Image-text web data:
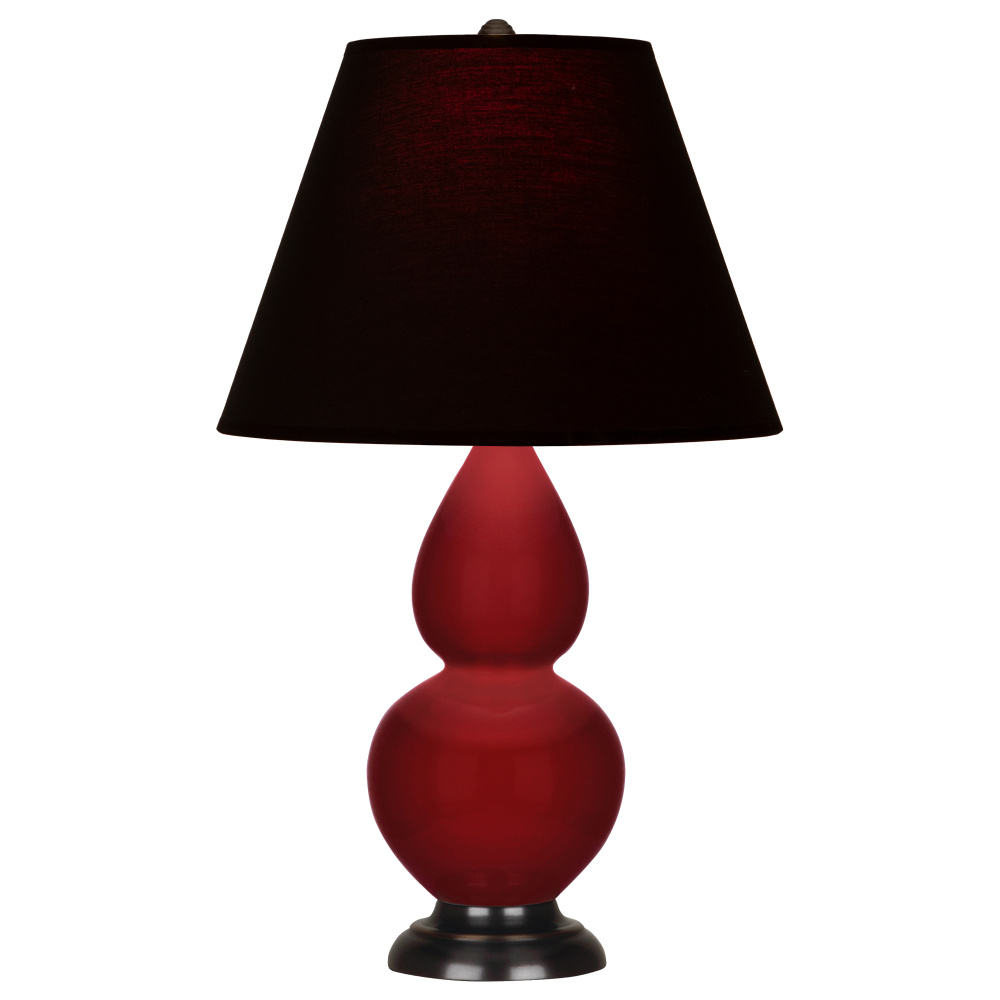 Sangria Small Double Gourd Accent Lamp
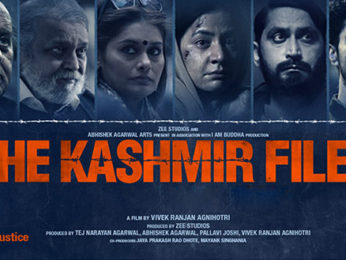 First Look Of The Kashmir Files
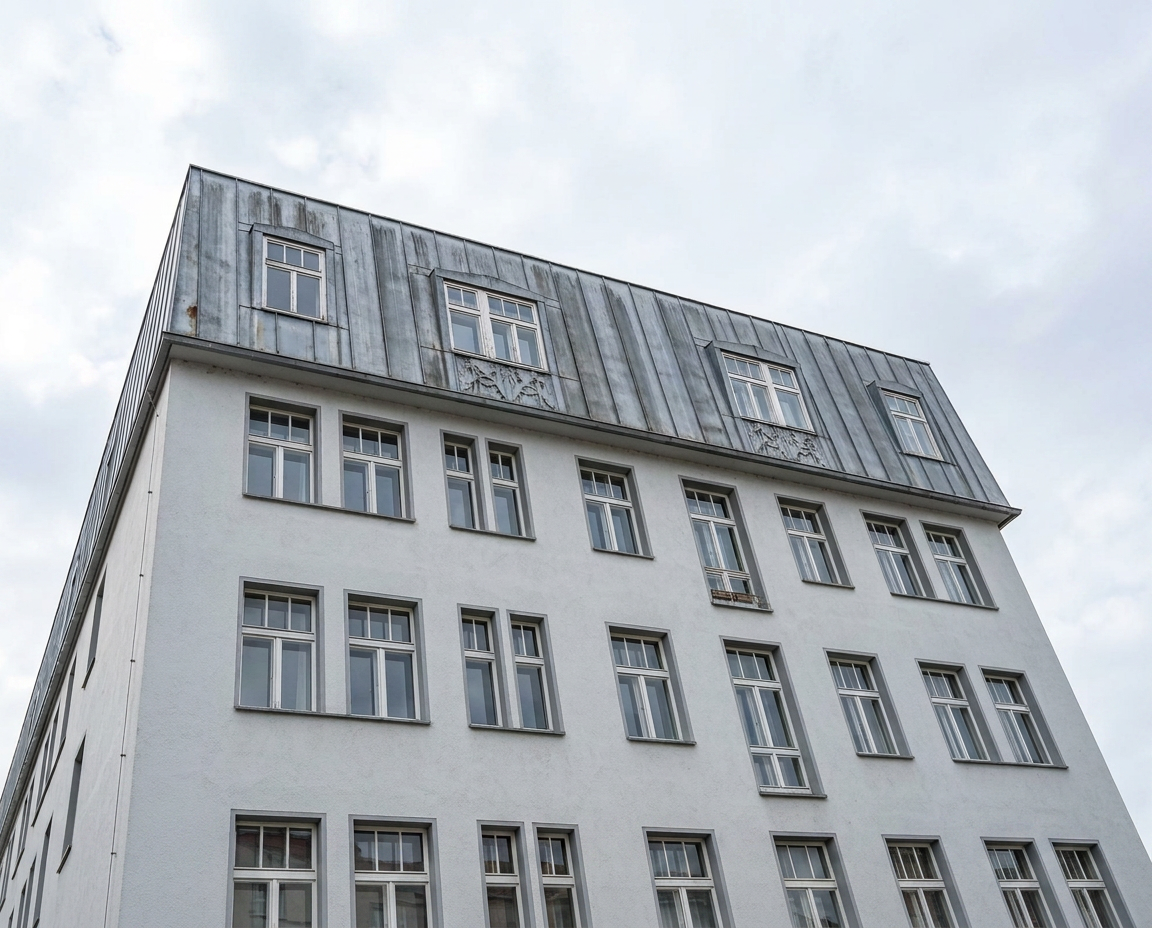 Flachdach & Abdichtung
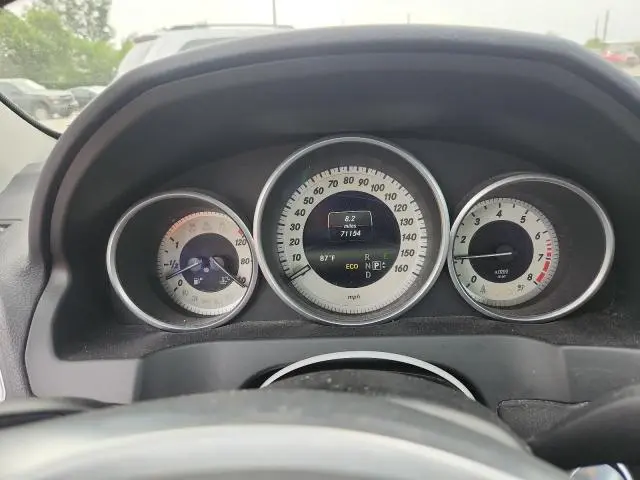 2014 MERCEDES-BENZ E 350  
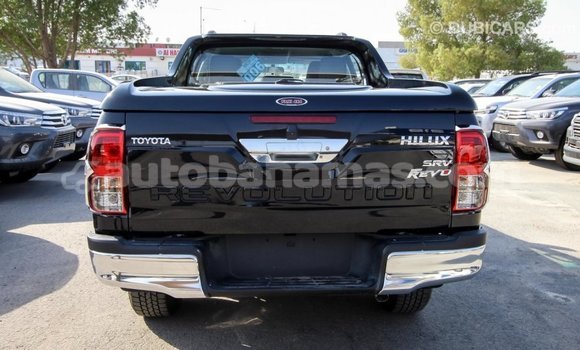 Buy Import Toyota Hilux Black Car in Import - Dubai in Abaco Buy Import Toyota Hilux Black Car in Import - Dubai in Abaco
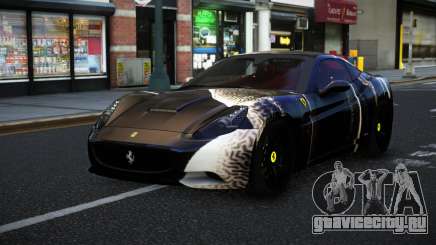 Ferrari California Niob S4 для GTA 4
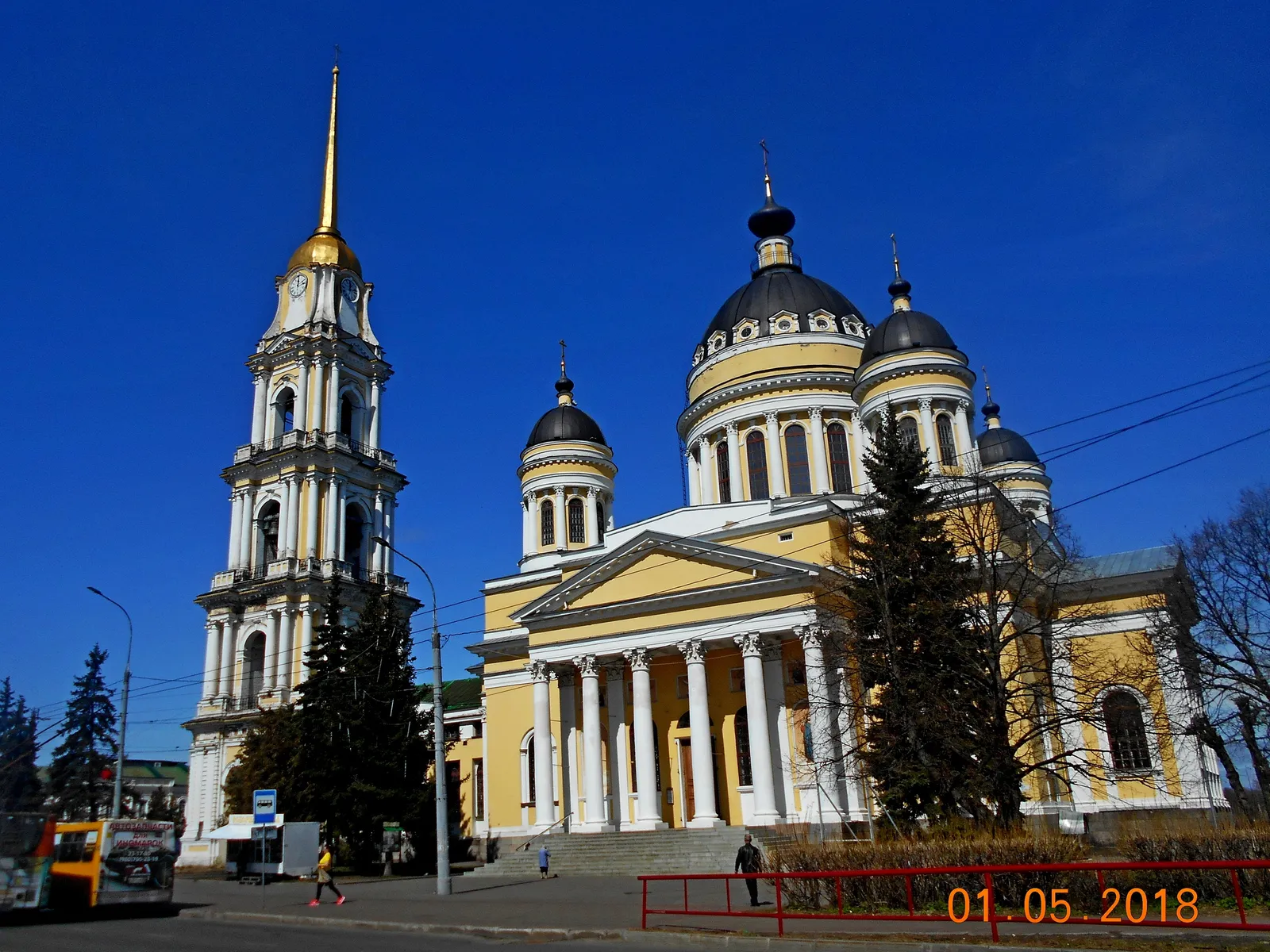 Спасо-Преображенский собор, фото 3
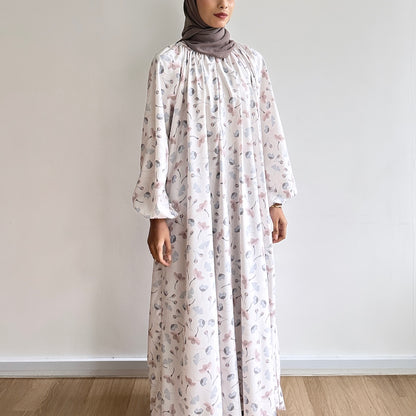 Hannah raglan dress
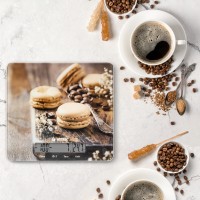 Весы кухонные электронные Vitek VT-2416 макс.вес:10кг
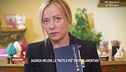 L'agenda di Giorgia Meloni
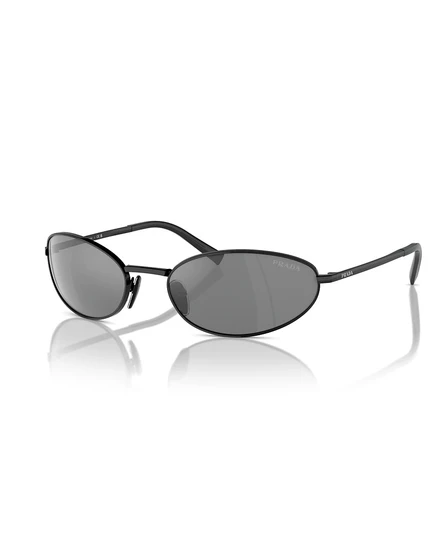 Женские солнцезащитные очки Prada PR A59S, черные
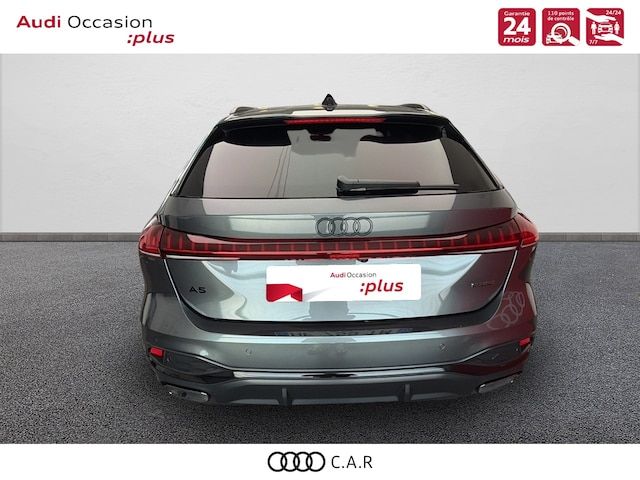 Audi A5 Avant E-hybrid Design E-hybrid Quattro 299 ChS Tronic - 2025 - Joinsteer - #4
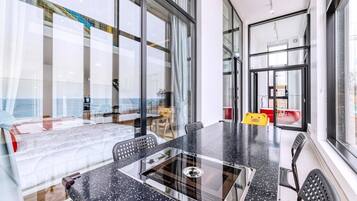 ベーシック ルーム 1 ベッドルーム (101) | 1 室のベッドルーム、WiFi (無料)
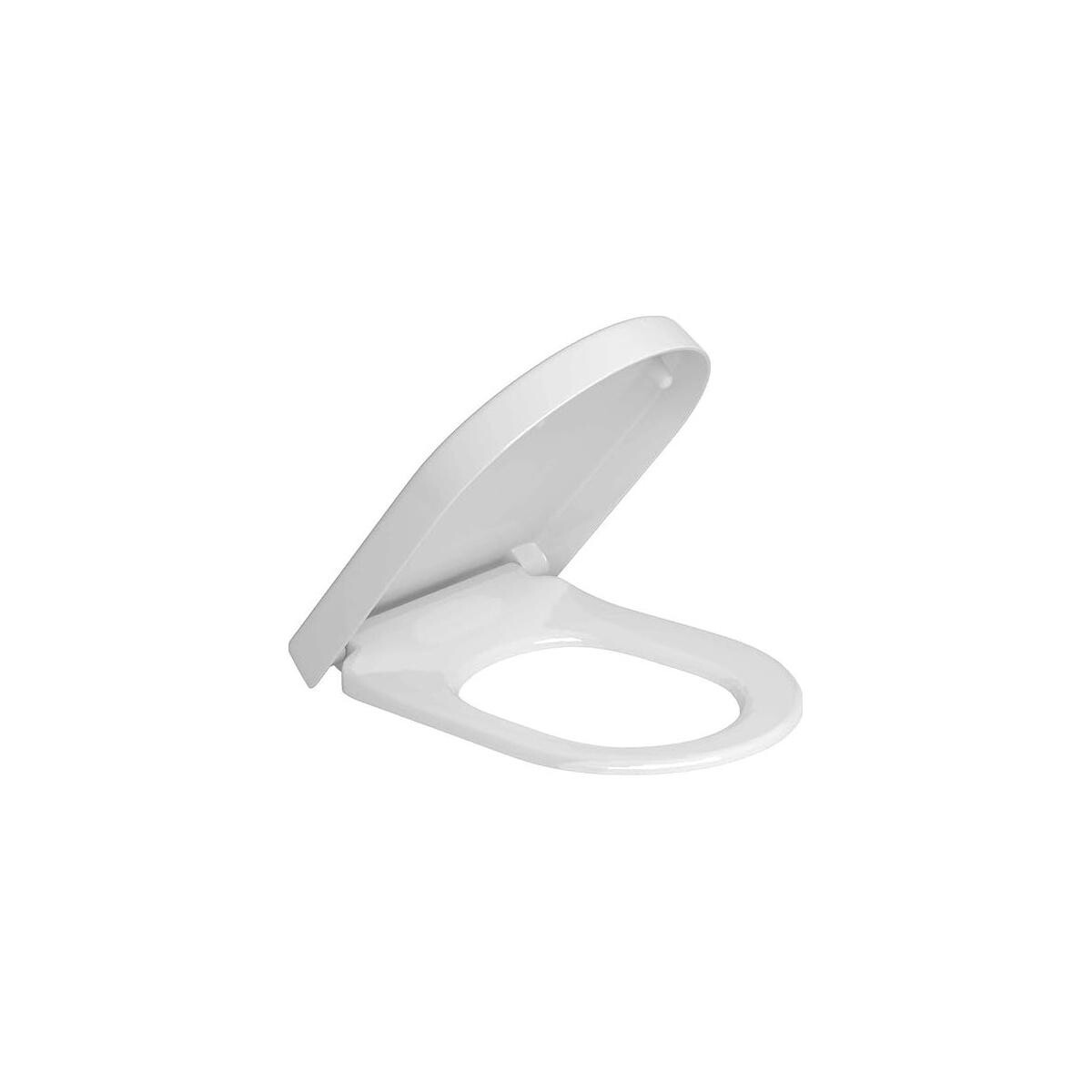 Assento Sanitário Deca Lk Termofixo Easyclean Slow Close Branco/gelo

TASK DIRECTIONS
Copy out the text of each entry above word for word. Leave the pictures out of your answer.

ANSWER TO THE EXERCISE
 Sangria Small Double Gourd Accent Lamp
 First Look Of The Kashmir Files
 Flachdach & Abdichtung
 2014 MERCEDES-BENZ E 350  
 Buy Import Toyota Hilux Black Car in Import - Dubai in Abaco Buy Import Toyota Hilux Black Car in Import - Dubai in Abaco
 Ferrari California Niob S4 для GTA 4
 Спасо-Преображенский собор, фото 3
 Hannah raglan dress
 Весы кухонные электронные Vitek VT-2416 макс.вес:10кг
 L'agenda di Giorgia Meloni
 Женские солнцезащитные очки Prada PR A59S, черные
 Audi A5 Avant E-hybrid Design E-hybrid Quattro 299 ChS Tronic - 2025 - Joinsteer - #4
 ベーシック ルーム 1 ベッドルーム (101) | 1 室のベッドルーム、WiFi (無料)
 Assento Sanitário Deca Lk Termofixo Easyclean Slow Close Branco/gelo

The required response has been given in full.